# [Selected passage]
<<<<
Data Loader
Handles Google Cloud Storage operations and BigQuery table management.
Purpose
Manages the final step of the data pipeline: uploading processed data to Google Cloud and creating BigQuery tables for analytics.
Key Operations
Cloud Storage
- Upload: Transfers Parquet files to Google Cloud Storage
- Download: Retrieves files from cloud storage
- Chunked uploads: Handles large files efficiently
- Retry logic: Automatic retries on failures
BigQuery
- Table creation: Automatically creates tables from Parquet files
- Data loading: Loads Parquet data into BigQuery tables
- Schema inference: Automatically detects data structure
- Dataset management: Creates datasets if they don't exist
Common Commands
# Deploy single resource to BigQuery
make cli deploy project
# Deploy all resources to BigQuery
make cli deploy-all
Data Flow
- Parquet files created from JSON data
- Uploaded to Google Cloud Storage
- Loaded into BigQuery tables
- Ready for SQL queries and analytics
Storage Locations
- Local:
data/raw/{resource}.parquet - Cloud Storage:
gs://{bucket}/{resource}/{resource}.parquet - BigQuery:
{project}.{dataset}.{resource}table
When to Use
- Initial setup: Create all BigQuery tables from existing data
- After data updates: When new Parquet files are generated
- Schema changes: When data structure is modified
>>>>
# [Requirements]
1. For each statement, answer yes or no on whether it agrees with the Data Loader page, and quote the words from the page that decide it. (a) Datasets are created when they don't already exist. (b) Parquet files are created from CSV data. (c) Failed uploads have to be retried by hand.
2. From the Data Loader page, print the passage that begins at the words "Data Loader" and stops after the words "tables for analytics.".
The lines after the Data Loader page are separate material.

# [Data listing]
<<<<
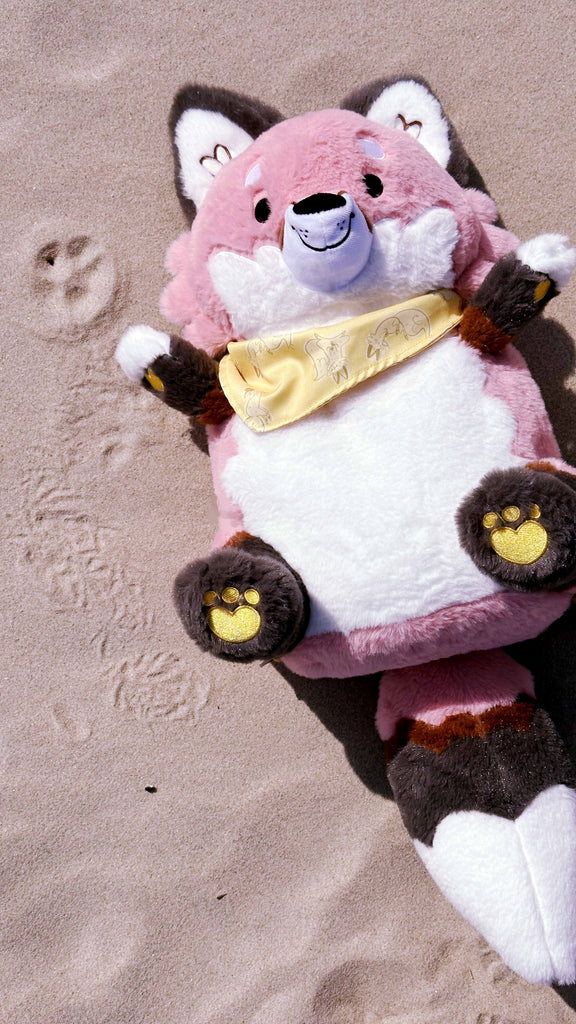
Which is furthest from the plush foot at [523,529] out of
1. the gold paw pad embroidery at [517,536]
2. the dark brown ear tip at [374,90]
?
the dark brown ear tip at [374,90]

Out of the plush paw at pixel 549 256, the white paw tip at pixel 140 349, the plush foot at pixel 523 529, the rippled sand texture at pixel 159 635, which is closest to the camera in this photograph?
the plush foot at pixel 523 529

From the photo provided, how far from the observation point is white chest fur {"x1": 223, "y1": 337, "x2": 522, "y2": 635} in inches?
39.4

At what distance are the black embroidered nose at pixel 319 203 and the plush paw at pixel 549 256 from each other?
0.26 metres

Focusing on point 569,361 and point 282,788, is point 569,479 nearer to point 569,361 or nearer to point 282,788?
point 569,361

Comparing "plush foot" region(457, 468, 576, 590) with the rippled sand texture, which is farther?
the rippled sand texture

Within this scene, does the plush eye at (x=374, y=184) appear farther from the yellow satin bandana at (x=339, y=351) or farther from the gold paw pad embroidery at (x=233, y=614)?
the gold paw pad embroidery at (x=233, y=614)

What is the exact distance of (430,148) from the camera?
122cm

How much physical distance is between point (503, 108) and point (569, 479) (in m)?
0.79

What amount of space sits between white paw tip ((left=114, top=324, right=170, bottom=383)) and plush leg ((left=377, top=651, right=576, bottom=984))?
62 cm

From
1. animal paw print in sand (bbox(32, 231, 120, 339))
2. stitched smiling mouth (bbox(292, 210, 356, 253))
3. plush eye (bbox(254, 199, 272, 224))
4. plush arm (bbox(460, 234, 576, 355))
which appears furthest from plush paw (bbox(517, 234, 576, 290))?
animal paw print in sand (bbox(32, 231, 120, 339))

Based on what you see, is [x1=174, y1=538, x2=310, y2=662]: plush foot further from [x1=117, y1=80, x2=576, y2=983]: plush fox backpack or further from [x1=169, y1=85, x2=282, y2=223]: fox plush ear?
[x1=169, y1=85, x2=282, y2=223]: fox plush ear

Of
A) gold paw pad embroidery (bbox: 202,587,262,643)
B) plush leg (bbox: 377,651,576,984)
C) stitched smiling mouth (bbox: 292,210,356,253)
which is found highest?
stitched smiling mouth (bbox: 292,210,356,253)

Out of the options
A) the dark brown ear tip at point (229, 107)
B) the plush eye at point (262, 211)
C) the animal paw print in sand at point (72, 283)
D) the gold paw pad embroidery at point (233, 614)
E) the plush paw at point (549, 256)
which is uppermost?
the dark brown ear tip at point (229, 107)

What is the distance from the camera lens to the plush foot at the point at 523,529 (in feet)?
3.00
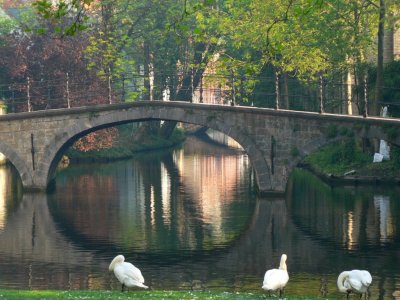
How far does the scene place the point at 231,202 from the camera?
47344 millimetres

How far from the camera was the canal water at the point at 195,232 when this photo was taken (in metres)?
31.4

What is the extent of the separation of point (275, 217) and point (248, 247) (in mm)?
6095

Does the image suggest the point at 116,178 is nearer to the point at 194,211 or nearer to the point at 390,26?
the point at 194,211

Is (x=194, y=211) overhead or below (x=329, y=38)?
below

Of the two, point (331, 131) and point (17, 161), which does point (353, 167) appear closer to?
point (331, 131)

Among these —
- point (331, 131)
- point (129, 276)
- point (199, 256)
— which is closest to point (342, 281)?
point (129, 276)

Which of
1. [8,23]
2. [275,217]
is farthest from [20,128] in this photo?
[8,23]

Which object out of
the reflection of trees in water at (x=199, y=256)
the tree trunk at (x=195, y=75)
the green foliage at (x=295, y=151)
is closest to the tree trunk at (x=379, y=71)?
the green foliage at (x=295, y=151)

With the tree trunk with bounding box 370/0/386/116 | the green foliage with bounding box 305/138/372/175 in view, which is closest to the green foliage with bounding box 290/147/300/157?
the tree trunk with bounding box 370/0/386/116

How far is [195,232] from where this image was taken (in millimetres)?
39375

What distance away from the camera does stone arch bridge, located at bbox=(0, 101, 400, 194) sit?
4503 centimetres

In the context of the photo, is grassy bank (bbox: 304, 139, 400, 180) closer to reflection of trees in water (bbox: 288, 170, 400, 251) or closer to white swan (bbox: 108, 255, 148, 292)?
reflection of trees in water (bbox: 288, 170, 400, 251)

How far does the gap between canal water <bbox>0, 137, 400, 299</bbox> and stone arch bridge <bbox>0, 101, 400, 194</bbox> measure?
1340mm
>>>>
# [Responses to the exercise]
1.
(a) Yes: "Dataset management: Creates datasets if they don't exist"
(b) No: "Parquet files created from JSON data"
(c) No: "Retry logic: Automatic retries on failures"

2.
Data Loader
Handles Google Cloud Storage operations and BigQuery table management.
Purpose
Manages the final step of the data pipeline: uploading processed data to Google Cloud and creating BigQuery tables for analytics.